TASK DATA below:
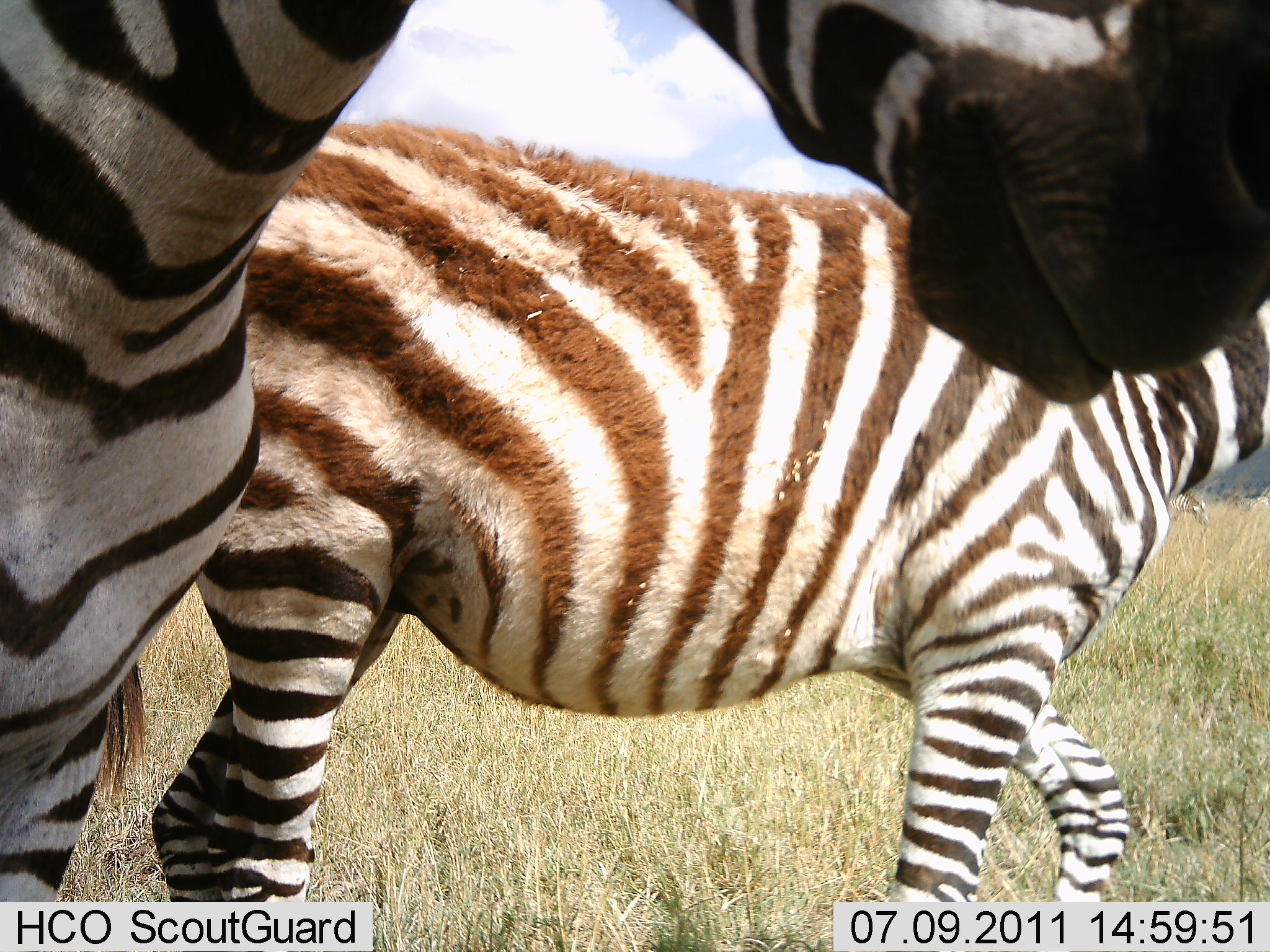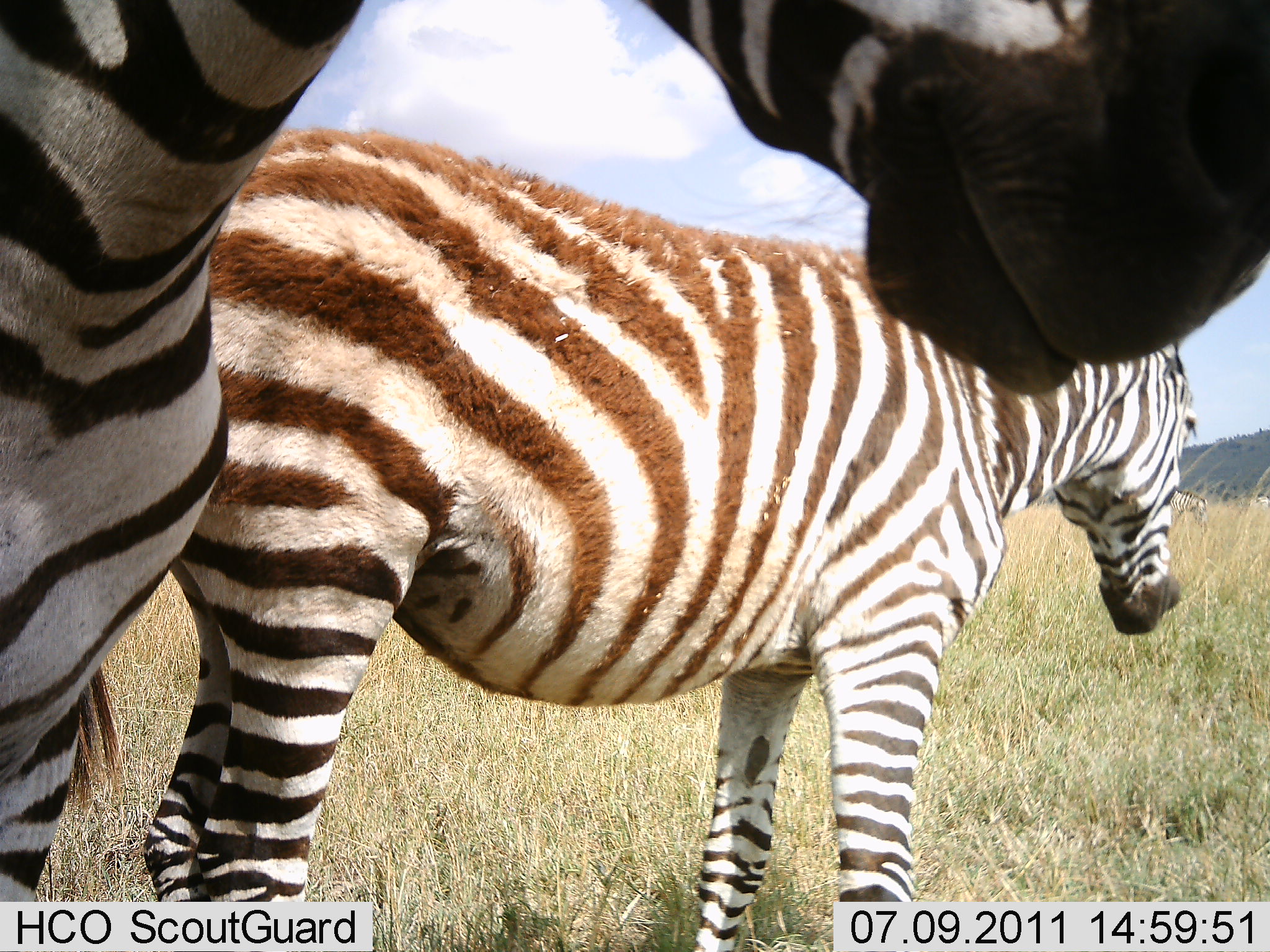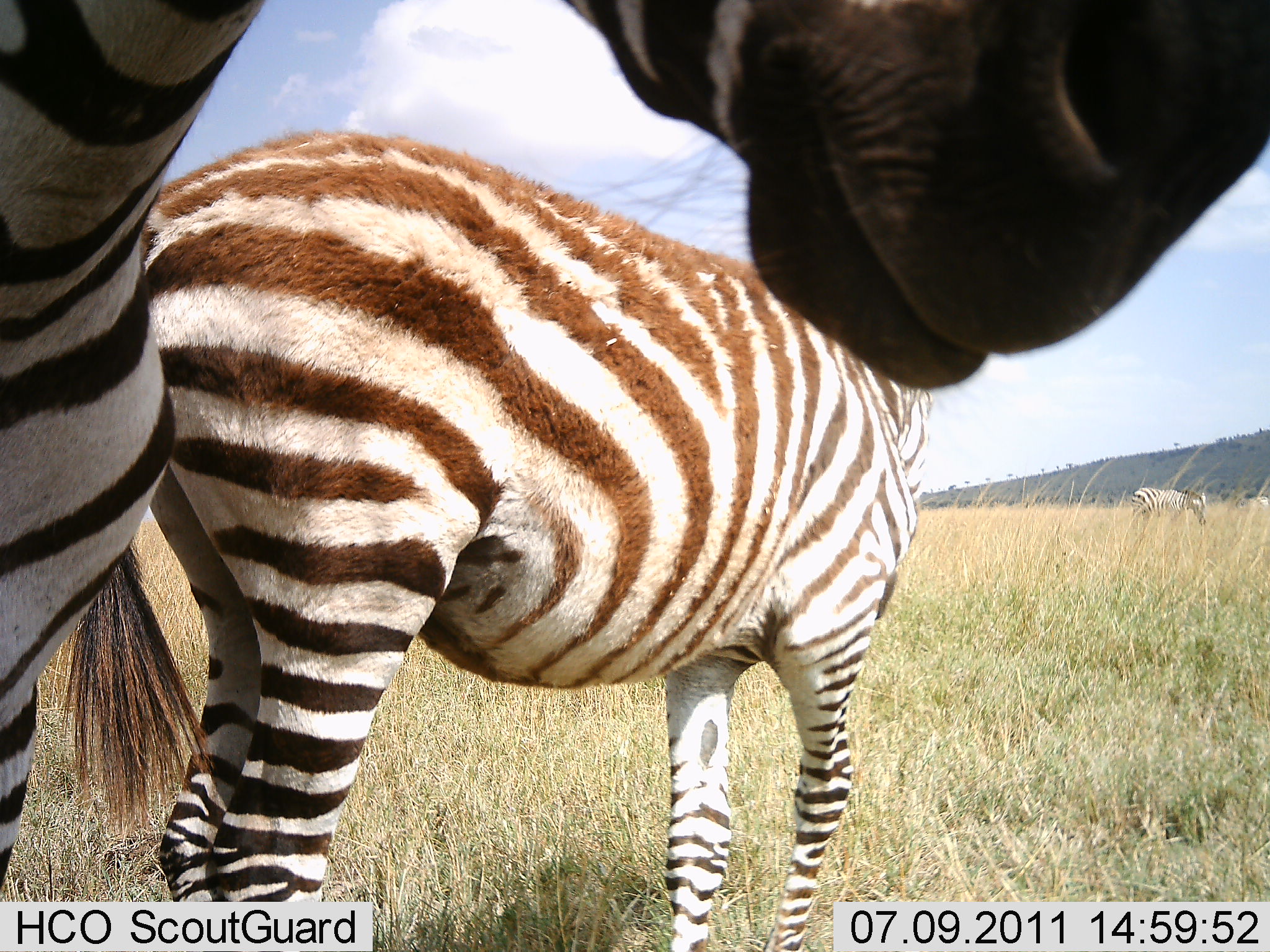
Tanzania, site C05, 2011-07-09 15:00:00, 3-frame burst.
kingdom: Animalia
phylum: Chordata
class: Mammalia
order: Perissodactyla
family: Equidae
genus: Equus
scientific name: Equus quagga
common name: plains zebra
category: zebra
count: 2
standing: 90%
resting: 0%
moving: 10%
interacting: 0%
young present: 10%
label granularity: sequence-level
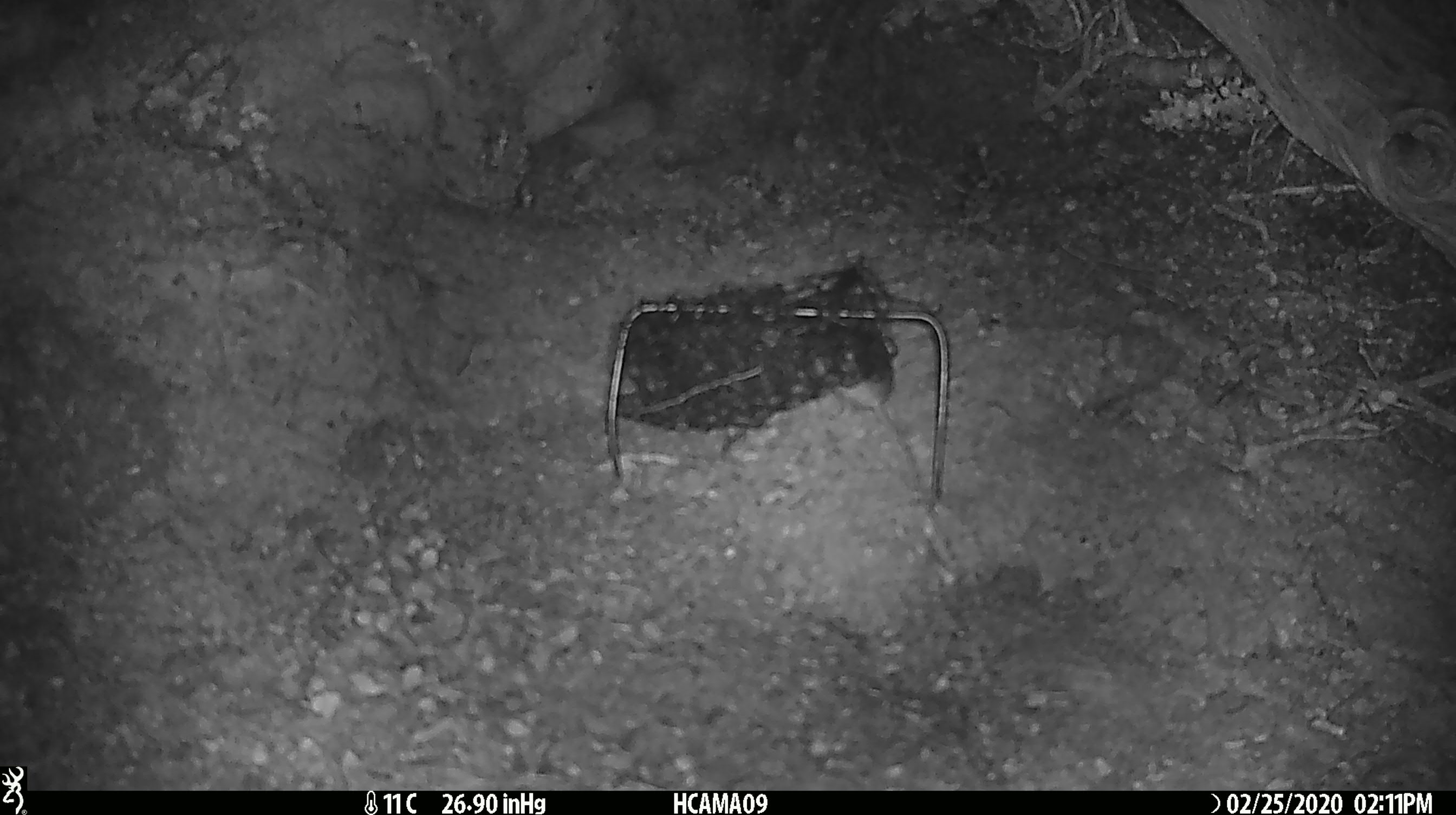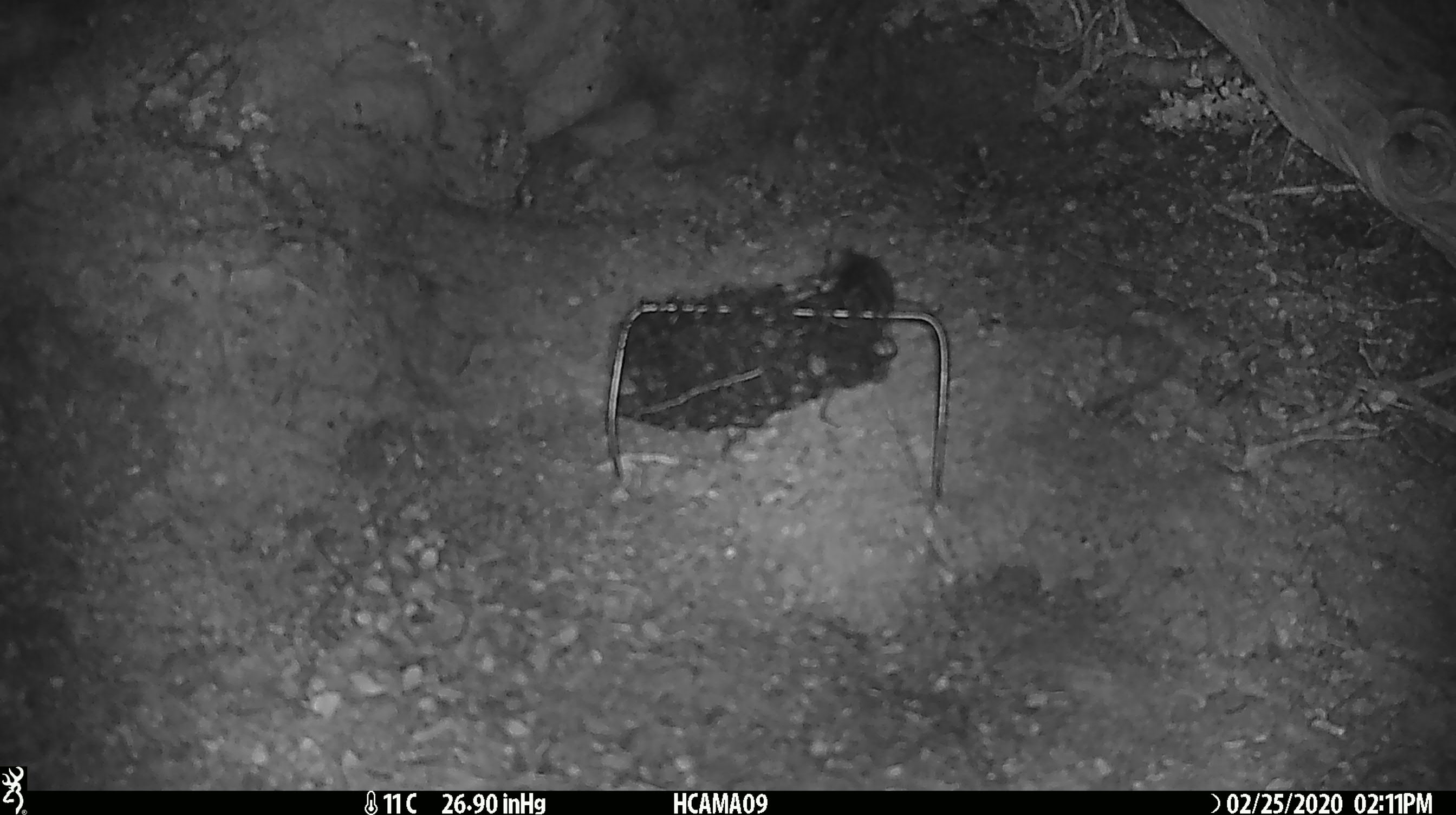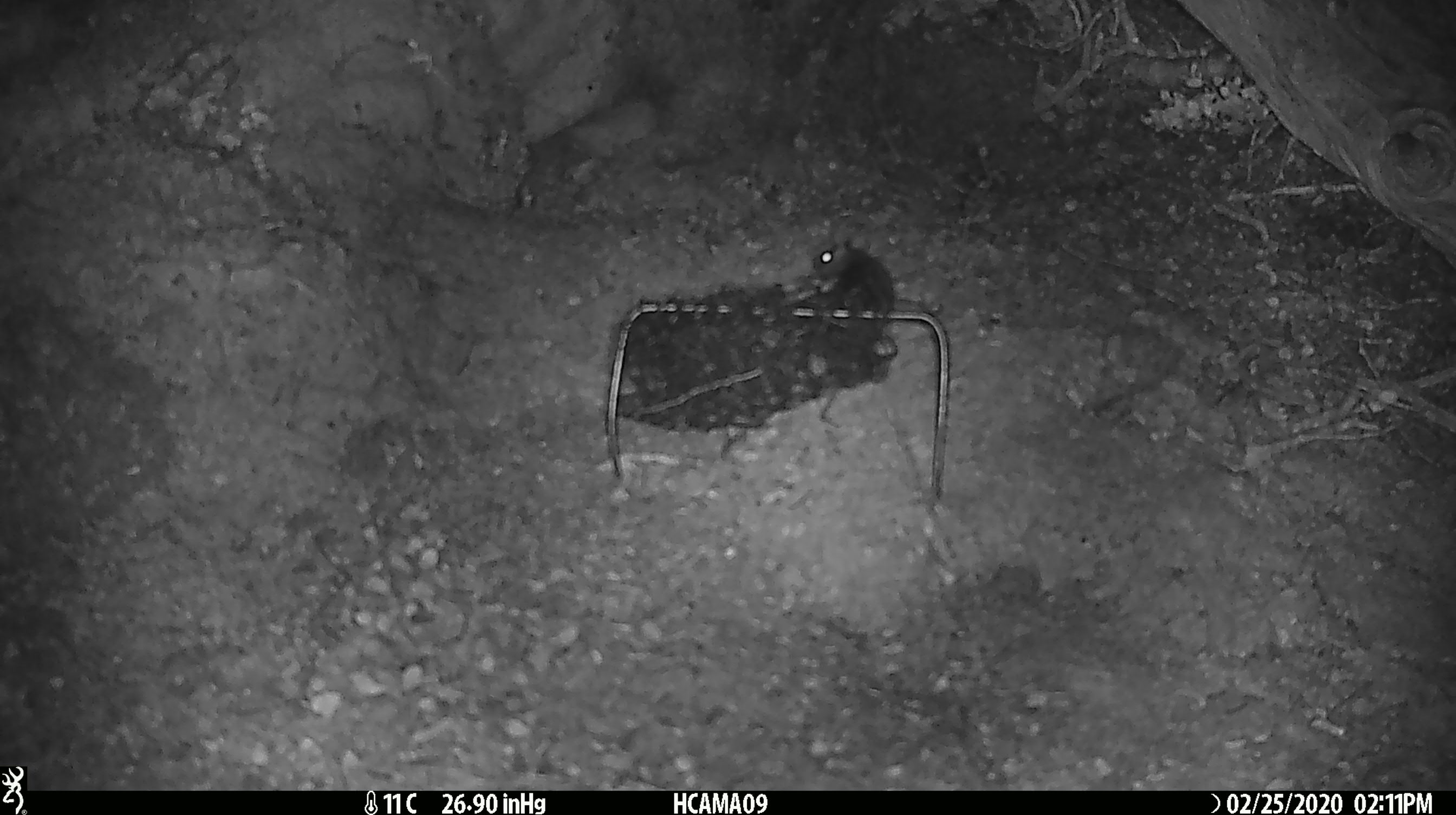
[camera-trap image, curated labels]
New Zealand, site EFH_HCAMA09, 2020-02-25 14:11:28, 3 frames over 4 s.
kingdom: Animalia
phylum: Chordata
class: Mammalia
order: Rodentia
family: Muridae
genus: Mus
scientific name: Mus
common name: mouse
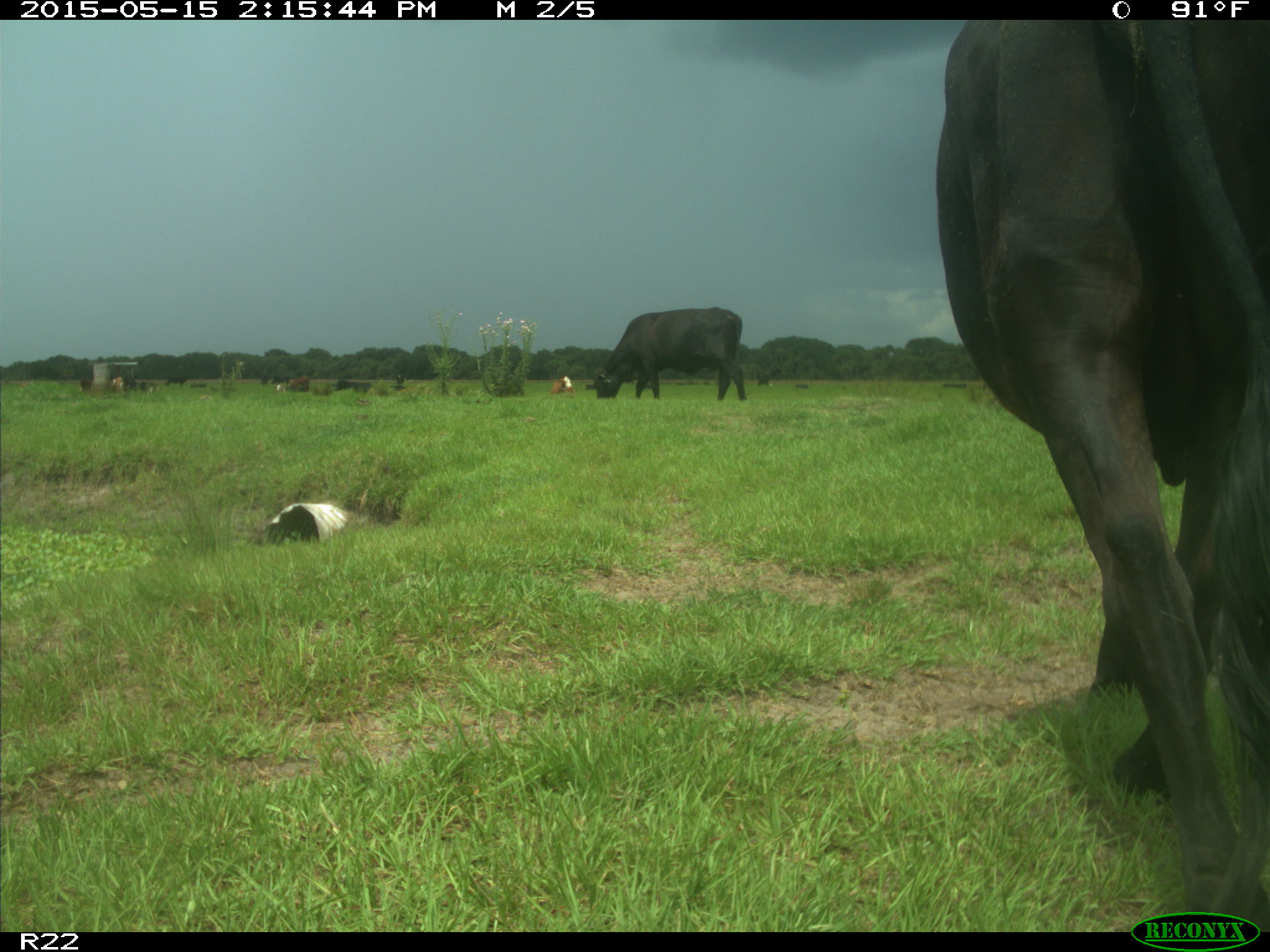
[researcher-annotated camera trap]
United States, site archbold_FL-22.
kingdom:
End of TASK DATA.
**WHAT YOU NEED TO DO:** Could you reproduce the records above exactly, leaving out every picture?

**YOUR RESPONSE:**
Tanzania, site C05, 2011-07-09 15:00:00, 3-frame burst.
kingdom: Animalia
phylum: Chordata
class: Mammalia
order: Perissodactyla
family: Equidae
genus: Equus
scientific name: Equus quagga
common name: plains zebra
category: zebra
count: 2
standing: 90%
resting: 0%
moving: 10%
interacting: 0%
young present: 10%
label granularity: sequence-level
[camera-trap image, curated labels]
New Zealand, site EFH_HCAMA09, 2020-02-25 14:11:28, 3 frames over 4 s.
kingdom: Animalia
phylum: Chordata
class: Mammalia
order: Rodentia
family: Muridae
genus: Mus
scientific name: Mus
common name: mouse
[researcher-annotated camera trap]
United States, site archbold_FL-22.
kingdom:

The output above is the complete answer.